### OBJECTIVE 1
Can you render the lines of the outline listing below as a JSON list of strings, one string per line with blank lines omitted, starting at the line that contains "left lung — segment it. (SVG masks)" and running through the end of the listing?

So far my progression is the following:

  • Getting used to the the feel of EUC next to a garage door for 3 hours on day 1 (includes mount and dismount).
  • Day 2 starts with mounting with no aid
  • Can Mount and Dismount within two hours, only able to travel 20-100 feet without having take a fall or bail out.
  • Can only turn left shortly afterwards, but with dominant leg clinging on the EUC
  • Eventually turn right, but poorly. At this point I still can't ride very slowly.
  • Standing Circle with dominant foot (right) on EUC some time later
  • I tried going up and down a floor, that was not a problem.
  • I almost can go through all 5 floor of the parking garage, only to fall from not being able to turn right and wiped out. End of Day 2.

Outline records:
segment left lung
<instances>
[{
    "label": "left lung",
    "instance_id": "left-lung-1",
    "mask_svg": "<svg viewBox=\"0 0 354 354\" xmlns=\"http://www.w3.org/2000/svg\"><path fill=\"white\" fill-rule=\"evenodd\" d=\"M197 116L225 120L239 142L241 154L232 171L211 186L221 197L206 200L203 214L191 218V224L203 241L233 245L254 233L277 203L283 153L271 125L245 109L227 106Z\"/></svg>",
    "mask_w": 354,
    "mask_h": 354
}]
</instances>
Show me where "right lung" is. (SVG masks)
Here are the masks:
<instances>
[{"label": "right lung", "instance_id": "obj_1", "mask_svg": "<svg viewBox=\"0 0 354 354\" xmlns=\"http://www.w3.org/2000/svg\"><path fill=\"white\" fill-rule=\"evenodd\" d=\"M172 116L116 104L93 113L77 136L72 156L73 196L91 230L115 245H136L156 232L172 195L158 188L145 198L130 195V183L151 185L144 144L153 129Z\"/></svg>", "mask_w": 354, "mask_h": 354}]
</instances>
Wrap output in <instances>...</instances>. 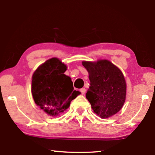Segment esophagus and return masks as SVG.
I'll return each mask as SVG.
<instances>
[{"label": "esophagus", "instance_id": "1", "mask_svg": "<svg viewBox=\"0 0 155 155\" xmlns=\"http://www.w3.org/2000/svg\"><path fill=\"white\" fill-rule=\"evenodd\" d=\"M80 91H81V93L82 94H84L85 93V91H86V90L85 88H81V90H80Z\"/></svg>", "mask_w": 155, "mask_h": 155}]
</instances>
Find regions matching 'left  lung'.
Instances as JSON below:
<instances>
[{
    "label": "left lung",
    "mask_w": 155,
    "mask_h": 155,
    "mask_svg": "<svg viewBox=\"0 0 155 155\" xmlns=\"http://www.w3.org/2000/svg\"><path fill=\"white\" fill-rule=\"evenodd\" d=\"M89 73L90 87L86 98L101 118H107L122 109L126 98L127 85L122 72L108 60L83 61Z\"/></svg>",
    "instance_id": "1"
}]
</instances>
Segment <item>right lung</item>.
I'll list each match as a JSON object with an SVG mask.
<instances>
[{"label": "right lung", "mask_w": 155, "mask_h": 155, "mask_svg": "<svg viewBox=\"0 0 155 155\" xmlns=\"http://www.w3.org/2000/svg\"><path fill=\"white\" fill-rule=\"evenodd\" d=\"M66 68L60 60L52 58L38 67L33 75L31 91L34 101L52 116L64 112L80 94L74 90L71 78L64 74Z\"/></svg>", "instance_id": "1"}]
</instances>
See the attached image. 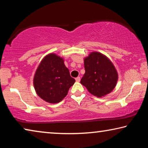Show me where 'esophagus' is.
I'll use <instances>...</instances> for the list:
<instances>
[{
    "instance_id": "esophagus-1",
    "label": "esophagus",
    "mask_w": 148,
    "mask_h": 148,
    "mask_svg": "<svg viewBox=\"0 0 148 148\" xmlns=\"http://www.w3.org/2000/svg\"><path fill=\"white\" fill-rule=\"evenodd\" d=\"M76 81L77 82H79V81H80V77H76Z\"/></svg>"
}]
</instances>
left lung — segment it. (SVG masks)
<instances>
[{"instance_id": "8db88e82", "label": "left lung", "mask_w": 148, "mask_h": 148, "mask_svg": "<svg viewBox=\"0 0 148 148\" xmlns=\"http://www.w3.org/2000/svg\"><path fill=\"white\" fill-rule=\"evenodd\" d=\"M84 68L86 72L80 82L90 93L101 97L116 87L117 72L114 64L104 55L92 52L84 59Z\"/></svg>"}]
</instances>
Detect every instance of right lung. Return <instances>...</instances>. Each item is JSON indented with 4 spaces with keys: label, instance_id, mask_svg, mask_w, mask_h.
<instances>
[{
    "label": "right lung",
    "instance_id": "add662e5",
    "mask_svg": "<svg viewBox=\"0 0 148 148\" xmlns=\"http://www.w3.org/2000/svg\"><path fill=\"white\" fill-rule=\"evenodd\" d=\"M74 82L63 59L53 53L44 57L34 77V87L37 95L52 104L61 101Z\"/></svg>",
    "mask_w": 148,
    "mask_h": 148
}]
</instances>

### OBJECTIVE 2
Can you set down the passage from the EUC practice notes above word for word, beginning at the words "So far my progression" and stopping after "mount and dismount)."?

### TASK RESPONSE 1
[
  "left lung — segment it. (SVG masks)",
  "<instances>",
  "[{\"instance_id\": \"8db88e82\", \"label\": \"left lung\", \"mask_w\": 148, \"mask_h\": 148, \"mask_svg\": \"<svg viewBox=\\\"0 0 148 148\\\" xmlns=\\\"http://www.w3.org/2000/svg\\\"><path fill=\\\"white\\\" fill-rule=\\\"evenodd\\\" d=\\\"M84 68L86 72L80 82L90 93L101 97L116 87L117 72L114 64L104 55L92 52L84 59Z\\\"/></svg>\"}]",
  "</instances>",
  "Detect every instance of right lung. Return <instances>...</instances>. Each item is JSON indented with 4 spaces with keys: label, instance_id, mask_svg, mask_w, mask_h.",
  "<instances>",
  "[{",
  "    \"label\": \"right lung\",",
  "    \"instance_id\": \"add662e5\",",
  "    \"mask_svg\": \"<svg viewBox=\\\"0 0 148 148\\\" xmlns=\\\"http://www.w3.org/2000/svg\\\"><path fill=\\\"white\\\" fill-rule=\\\"evenodd\\\" d=\\\"M74 82L63 59L53 53L44 57L34 77V87L37 95L52 104L61 101Z\\\"/></svg>\",",
  "    \"mask_w\": 148,",
  "    \"mask_h\": 148",
  "}]",
  "</instances>"
]

### TASK RESPONSE 2
So far my progression is the following:

  • Getting used to the the feel of EUC next to a garage door for 3 hours on day 1 (includes mount and dismount).